---- INFORMATION GIVEN
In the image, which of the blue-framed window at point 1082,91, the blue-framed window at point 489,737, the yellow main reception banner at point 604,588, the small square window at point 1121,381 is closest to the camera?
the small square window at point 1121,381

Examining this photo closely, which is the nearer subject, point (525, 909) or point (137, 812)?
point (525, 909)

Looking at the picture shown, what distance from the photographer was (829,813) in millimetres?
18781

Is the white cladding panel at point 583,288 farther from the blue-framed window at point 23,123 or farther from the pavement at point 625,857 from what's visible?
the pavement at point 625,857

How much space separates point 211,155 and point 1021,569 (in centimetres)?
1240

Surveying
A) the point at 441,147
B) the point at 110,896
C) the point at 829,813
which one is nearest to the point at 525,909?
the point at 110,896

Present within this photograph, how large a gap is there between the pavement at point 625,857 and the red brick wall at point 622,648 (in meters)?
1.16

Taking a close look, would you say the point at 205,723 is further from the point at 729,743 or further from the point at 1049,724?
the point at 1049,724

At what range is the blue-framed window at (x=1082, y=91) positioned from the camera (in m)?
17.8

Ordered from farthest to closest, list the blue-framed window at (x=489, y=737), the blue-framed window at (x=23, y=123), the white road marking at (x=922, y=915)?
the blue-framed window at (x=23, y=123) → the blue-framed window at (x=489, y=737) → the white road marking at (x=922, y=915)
--------
STATED PROBLEM
Restate the whole listing exactly, leaving out nothing.

SOLVED PROBLEM
In the image, which of the blue-framed window at point 1082,91, the blue-framed window at point 489,737, the yellow main reception banner at point 604,588, the small square window at point 1121,381 is closest to the camera?
the small square window at point 1121,381

Examining this photo closely, which is the nearer subject, point (525, 909) or point (137, 812)?
point (525, 909)

Looking at the picture shown, what distance from the photographer was (829,813) in millimetres?
18781

Is the white cladding panel at point 583,288 farther from the blue-framed window at point 23,123 or farther from the pavement at point 625,857 from what's visible?
the pavement at point 625,857

How much space separates point 211,155 and point 1021,569 (in centimetres)?
1240

Surveying
A) the point at 441,147
B) the point at 110,896
C) the point at 829,813
which one is nearest to the point at 525,909?
the point at 110,896

Present within this photograph, how large a gap is there between the pavement at point 625,857 and the red brick wall at point 622,648 (in meters)?
1.16

Taking a close look, would you say the point at 205,723 is further from the point at 729,743 or further from the point at 1049,724?
the point at 1049,724

At what range is the blue-framed window at (x=1082, y=91) positioned from the camera (in m)?
17.8

Ordered from farthest to closest, list the blue-framed window at (x=489, y=737), the blue-framed window at (x=23, y=123), the white road marking at (x=922, y=915)?
the blue-framed window at (x=23, y=123) → the blue-framed window at (x=489, y=737) → the white road marking at (x=922, y=915)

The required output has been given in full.